We've already discussed four important attributes of a good identity policy. In addition to those specific attributes, there are important guidelines that will help ensure that your policies are implementable, enforceable, understandable, and guided by the business:
Never release a policy that you can't or won't enforce. Creating policies that people ignore weakens the process.
Build a policy review framework. The review framework is a document that gives status information and a review schedule for each policy.
Good policies are general enough to not need frequent updating. Policies should be unambiguous without being so specific that they lose their relevance with every change to the business operations of the organization.
Avoid referencing specific standards or products in your policies. Instead, use an interoperability framework to call out specific products and standards. Merely reference specific sections of the interoperability framework in the policy. This will ensure that policies don't have to be continually updated as new products and standards are released.
Policies should not specify processes or "best practices." Policies, however, should talk about "what" not "how."
Policies should not contain confidential or proprietary information, because they will be widely distributed. When this is unavoidable, be sure that the policy is properly classified and that chosen classification allows everyone who must see it to have access.
Rather than writing large, monolithic policies, break them into short, modular documents and cross-reference specific sections when needed. Develop modular policy structures just as you would modular software. The benefits are similar. Short modular policies:
Can be reused by reference from multiple places
Benefit from being written by an expert in that specific area
Are relevant for a longer period of time
Are easier to maintain
Make sure that your human resource and legal teams review policies as part of the review process. This is especially important where enforcement is concerned. Without proper review, you likely will not be able to take action against individuals.
Use a document management system for controlling the policy writing process. This same system can be used to distribute and version policies when they are complete. Writing policies in a word processor, using email for workflow, and putting together a simple web site for distribution works for small numbers of documents with infrequent modification but becomes unwieldy for more active policy maintenance processes. This needn't be an expensive proposition. Plone, an open source document management system, is certainly up to the task for almost any organization.
Rather than starting from scratch, consider buying policy templates from one of the many security vendors or consulting companies who service this market. Alternately, hiring a consultant to put together an identity policy suite specific to your organization may jump start the process and give you a number of workable policies in fairly short order. A set of sample policy templates that mirror the identity policies discussed next is available at http://www.windley.com/identity-policy.

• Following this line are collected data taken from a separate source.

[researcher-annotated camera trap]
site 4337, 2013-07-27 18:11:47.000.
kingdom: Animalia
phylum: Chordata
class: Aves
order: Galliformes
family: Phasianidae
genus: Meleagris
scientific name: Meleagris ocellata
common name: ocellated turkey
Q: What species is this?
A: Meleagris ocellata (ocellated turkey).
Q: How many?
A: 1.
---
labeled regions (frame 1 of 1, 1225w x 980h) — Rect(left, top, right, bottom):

What should a policy look like? Typically, identity policies have a set of sections that follow an identifiable outline . I recommend the following sections:
This section is typically just a paragraph or two long and answers the question, "Why is this policy needed?"
This section is also generally short and identifies what is covered by the policy.
This section is simply a list of definitions of terms used in the rest of the document. Clear definitions are important in avoiding ambiguity in later sections and avoiding lengthy explanations of concepts in the main body of the policy. Note that the point of this section is not to give dictionary definitions so much as to give definitions specific to the organization and how the words are used in the policy.
This section is a list of other policies, standards, and documents that are used in the body of the policy.
This section is the main body of the document and describes in detail the requirements of the policy. This section may have a number of subsections.
This section describes what actions will be taken when the policy is violated. Some enforcement actions may be against personnel (e.g., an HR action), and others may be against organizations (e.g., a budget action). In the case of personnel actions, you typically won't include them in the policy directly, but by reference to the appropriate HR policy.
This section lists who is responsible for the policy and its review, modification, and enforcement. Specify this by title and position, not name, so that the policy is not outdated by irrelevant personnel actions.
This section documents each revision by date and the primary changes.
The specific policies you develop may have all or only some of these sections depending on the circumstance. I recommend that you develop a policy template for your organization and use it for every policy so the policies have a consistent style and format.